Biri küçük, diğeri büyük iki kız kardeş, hanım hanımcık gül gibi geçinip gidecekleri yerde, sürekli saç saça baş başa dövüşür, dövüşmedikleri zaman da ağız dalaşı yaparlarmış. Aylar, yıllar kavga, dövüşle geçmiş. Bıçak yarası geçer ama, dil yarası geçmezmiş. Birbirlerini affedemeyecek duruma gelmişlerdir artık. Bir gün birlikte, odun toplamaya gitmişler. Yolda kız kardeşler birbirlerine söylemediklerini bırakmamışlar. Odunlar toplanmış yola çıkacaklar, çeneleri yine kapanmamış. Demetleri sırtlarına almışlar, hala ağız dalaşı devam etmekte.
Küçük olan kız "Belim ağrıdı" diye söylenmiş.

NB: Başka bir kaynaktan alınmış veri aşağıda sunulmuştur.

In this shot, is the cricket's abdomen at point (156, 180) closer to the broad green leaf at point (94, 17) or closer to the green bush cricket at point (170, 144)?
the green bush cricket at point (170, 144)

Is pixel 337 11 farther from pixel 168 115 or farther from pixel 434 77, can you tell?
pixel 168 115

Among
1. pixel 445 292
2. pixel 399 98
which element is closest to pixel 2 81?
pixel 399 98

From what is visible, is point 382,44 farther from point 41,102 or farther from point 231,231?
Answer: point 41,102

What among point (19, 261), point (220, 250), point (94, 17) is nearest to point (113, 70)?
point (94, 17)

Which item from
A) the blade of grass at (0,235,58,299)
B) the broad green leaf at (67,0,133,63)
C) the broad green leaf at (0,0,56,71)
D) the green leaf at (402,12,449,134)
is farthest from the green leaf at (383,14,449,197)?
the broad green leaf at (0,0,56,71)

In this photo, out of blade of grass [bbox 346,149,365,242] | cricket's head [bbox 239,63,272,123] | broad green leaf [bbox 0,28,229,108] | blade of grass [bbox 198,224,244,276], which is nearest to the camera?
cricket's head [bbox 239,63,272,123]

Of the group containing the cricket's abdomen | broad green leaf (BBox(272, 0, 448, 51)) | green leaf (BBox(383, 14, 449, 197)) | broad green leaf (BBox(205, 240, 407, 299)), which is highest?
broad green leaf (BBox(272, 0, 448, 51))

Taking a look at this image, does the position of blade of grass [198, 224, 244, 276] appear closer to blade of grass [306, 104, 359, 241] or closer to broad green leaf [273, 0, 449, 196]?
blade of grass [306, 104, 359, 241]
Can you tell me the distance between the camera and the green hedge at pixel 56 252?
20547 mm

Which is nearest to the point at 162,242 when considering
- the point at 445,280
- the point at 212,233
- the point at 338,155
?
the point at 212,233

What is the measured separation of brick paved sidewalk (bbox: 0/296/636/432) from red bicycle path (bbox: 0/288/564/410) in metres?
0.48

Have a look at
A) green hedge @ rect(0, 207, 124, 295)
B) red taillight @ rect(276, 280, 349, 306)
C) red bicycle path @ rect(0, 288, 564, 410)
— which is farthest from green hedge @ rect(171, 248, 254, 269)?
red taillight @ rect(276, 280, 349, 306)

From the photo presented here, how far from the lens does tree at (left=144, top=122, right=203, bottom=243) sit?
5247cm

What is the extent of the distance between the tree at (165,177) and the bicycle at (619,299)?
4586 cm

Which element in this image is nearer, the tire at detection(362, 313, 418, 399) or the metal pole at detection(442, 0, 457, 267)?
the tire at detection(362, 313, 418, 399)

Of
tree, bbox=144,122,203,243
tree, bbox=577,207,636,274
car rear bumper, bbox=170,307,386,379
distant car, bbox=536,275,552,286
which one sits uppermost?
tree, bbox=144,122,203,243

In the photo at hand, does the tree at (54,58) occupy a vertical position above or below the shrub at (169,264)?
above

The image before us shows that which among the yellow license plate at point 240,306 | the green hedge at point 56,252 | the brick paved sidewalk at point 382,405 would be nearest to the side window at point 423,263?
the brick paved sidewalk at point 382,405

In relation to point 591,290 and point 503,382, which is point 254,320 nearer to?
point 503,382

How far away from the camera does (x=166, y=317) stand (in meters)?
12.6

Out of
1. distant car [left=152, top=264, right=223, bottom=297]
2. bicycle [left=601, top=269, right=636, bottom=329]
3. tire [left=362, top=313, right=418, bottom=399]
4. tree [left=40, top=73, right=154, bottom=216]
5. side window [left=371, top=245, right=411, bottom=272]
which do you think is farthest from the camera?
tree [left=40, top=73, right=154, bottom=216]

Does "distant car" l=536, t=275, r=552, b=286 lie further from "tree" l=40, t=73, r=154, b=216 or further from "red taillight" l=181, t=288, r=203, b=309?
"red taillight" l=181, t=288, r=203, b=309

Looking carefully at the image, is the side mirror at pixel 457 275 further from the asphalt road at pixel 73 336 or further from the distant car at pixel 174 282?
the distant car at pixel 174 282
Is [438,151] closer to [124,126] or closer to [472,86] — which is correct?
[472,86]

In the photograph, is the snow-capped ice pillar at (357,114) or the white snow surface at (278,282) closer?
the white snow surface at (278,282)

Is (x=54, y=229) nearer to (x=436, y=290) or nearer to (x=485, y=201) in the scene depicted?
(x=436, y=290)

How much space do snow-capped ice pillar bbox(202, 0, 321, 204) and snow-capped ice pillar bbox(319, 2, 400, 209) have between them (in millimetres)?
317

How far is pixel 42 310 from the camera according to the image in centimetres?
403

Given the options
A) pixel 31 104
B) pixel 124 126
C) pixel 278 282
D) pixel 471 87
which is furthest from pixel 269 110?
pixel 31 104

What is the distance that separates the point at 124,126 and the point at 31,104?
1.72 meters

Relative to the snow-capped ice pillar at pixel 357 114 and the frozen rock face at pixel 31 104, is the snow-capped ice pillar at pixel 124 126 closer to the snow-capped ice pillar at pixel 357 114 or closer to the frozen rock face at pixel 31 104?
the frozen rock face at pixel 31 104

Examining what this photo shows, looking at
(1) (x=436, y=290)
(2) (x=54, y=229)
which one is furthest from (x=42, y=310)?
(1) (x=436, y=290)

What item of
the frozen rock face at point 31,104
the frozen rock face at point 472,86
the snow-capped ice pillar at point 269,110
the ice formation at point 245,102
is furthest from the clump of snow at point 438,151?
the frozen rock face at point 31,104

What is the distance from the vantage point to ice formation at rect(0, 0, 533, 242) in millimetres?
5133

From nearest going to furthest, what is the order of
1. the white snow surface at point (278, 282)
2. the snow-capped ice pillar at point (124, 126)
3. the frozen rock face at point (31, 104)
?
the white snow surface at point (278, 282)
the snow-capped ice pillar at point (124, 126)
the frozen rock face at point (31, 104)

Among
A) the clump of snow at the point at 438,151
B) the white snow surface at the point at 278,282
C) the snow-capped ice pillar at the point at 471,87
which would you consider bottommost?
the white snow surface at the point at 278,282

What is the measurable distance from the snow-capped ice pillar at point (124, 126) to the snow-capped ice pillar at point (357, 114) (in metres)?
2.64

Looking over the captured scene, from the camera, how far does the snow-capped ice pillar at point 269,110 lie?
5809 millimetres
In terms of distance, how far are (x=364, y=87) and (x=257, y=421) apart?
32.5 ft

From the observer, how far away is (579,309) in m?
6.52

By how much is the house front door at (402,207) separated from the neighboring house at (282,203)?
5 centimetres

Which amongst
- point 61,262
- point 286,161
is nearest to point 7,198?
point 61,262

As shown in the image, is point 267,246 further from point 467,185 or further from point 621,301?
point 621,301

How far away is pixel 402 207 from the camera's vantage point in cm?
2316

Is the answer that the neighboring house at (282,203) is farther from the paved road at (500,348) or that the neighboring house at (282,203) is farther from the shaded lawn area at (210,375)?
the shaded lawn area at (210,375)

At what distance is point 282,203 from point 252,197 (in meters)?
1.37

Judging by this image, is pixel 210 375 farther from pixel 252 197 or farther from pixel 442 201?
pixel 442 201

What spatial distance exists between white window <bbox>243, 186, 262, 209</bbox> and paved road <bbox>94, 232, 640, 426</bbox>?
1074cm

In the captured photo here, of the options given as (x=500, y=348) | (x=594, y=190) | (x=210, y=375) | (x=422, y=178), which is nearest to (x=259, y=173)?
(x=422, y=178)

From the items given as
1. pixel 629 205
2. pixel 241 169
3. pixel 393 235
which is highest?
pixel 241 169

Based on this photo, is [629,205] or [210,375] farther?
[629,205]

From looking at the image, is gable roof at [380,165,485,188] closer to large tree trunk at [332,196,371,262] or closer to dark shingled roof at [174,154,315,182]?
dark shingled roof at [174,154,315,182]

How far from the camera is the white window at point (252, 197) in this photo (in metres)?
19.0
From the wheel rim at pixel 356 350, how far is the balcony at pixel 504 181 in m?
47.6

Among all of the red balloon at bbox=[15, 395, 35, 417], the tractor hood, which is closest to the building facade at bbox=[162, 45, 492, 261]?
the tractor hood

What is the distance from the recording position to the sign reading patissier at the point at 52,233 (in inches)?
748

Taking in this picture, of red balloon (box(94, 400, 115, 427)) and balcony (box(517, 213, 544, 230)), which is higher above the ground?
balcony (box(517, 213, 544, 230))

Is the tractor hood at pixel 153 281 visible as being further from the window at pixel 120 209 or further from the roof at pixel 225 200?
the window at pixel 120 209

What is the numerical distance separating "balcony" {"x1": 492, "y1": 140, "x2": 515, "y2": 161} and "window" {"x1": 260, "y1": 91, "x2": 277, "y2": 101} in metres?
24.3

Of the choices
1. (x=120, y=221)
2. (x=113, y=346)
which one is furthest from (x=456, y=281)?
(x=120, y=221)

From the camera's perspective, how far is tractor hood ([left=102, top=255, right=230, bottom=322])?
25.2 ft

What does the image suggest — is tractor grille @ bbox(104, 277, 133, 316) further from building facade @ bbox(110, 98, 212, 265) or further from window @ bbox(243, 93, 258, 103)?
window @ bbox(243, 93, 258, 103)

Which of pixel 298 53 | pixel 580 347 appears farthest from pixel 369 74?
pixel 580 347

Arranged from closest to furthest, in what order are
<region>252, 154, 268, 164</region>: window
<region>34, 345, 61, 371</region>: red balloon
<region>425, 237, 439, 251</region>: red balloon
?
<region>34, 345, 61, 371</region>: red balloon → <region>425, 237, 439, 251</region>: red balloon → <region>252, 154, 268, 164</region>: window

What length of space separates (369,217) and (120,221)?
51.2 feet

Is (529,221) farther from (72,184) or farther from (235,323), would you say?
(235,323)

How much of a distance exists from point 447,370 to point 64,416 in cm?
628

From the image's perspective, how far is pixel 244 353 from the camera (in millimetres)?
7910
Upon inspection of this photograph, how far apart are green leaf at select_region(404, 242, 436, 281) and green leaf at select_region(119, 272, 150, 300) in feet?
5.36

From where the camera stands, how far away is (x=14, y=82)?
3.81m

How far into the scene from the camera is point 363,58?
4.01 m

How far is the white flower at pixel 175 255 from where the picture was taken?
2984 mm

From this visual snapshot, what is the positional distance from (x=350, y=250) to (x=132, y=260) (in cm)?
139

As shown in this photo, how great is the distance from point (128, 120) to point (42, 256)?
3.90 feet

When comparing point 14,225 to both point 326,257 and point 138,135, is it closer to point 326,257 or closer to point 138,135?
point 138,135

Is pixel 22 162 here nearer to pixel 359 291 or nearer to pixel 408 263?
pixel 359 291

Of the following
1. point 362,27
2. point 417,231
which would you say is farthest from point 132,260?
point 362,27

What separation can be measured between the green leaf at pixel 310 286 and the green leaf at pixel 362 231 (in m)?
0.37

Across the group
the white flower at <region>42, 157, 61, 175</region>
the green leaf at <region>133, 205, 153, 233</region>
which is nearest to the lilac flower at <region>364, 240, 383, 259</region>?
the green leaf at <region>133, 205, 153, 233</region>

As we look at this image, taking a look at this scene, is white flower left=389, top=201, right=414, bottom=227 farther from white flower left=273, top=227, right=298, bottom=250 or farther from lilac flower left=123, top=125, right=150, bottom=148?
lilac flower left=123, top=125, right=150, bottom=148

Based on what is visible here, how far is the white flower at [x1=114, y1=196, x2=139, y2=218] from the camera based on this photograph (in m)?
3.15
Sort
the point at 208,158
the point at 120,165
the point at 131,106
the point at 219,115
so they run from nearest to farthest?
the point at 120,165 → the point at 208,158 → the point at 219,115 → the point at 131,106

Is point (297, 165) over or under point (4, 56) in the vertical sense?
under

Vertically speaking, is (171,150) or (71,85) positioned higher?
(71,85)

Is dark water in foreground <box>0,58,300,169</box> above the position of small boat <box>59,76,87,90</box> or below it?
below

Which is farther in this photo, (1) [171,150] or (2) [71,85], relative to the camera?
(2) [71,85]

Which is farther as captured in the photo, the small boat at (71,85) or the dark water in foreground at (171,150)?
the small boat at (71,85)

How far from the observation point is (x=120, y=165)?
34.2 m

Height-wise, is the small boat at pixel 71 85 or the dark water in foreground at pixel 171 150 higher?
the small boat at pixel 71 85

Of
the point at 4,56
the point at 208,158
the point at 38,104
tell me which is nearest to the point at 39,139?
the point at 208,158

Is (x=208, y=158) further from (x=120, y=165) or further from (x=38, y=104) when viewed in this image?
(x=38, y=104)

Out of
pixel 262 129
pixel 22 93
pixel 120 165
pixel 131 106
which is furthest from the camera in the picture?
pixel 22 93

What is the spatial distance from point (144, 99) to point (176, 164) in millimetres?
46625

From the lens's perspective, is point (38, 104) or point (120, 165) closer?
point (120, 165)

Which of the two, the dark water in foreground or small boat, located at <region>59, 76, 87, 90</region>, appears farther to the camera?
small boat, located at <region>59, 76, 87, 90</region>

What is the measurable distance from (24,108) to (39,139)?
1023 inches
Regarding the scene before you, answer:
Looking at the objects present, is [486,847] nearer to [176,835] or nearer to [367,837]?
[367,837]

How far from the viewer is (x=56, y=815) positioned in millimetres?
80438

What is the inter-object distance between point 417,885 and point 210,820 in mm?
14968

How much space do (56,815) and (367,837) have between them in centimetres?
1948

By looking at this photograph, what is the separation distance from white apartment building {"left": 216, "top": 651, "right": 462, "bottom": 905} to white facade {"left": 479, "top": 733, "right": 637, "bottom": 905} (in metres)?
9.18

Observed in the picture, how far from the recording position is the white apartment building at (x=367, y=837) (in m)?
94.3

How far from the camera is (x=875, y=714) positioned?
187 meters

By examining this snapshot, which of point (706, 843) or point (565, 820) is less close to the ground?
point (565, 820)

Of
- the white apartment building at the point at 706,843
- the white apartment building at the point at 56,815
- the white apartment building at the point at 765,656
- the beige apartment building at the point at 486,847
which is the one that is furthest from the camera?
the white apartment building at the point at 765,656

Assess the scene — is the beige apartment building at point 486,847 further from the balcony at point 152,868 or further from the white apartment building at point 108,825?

Büyük kız da "Gözün ağrısın" diye söylenince açmış ağzını, yummuş gözünü. Küçük kızın sabırcığı tükenmiş, yürekten bir ah çekerek başlamış kötü duaya;
– Senin gibi ablam olacağına olmaz olsun. Dağ olasın, taş olasın, uzun uzun kışların olsun. Belimdeki ağrı senin adın, seller ile yağmurlar muradın olsun
Ablası durur mu? O da bırakmış odun demetini yere, başlamış veriştirmeye;
– Senin gibi bir kardeşim olacağına taş olsun. Eteklerin bayır, saçların çayır olsun. Başın dilin kadar sivri, yamaçların boynun gibi eğri, adın ise benim gibi Ağrı olsun.Kız kardeşler bu şekilde atışmaya devam ederken bir gürültü kopmuş ve ortalığı toz bulutu kaplamış. Biraz sonra yaylada, iki yüce dağ sivrilmiş. Biri Küçük Ağrı, diğeri Büyük Ağrı.
İki geçimsiz kız kardeş, çetin, hırçın iki dağ. El yarası geçer ama dil yarası geçmez. Bazen dil yarasının ağrısı böyle taşlaşır, koca bir dağ olur.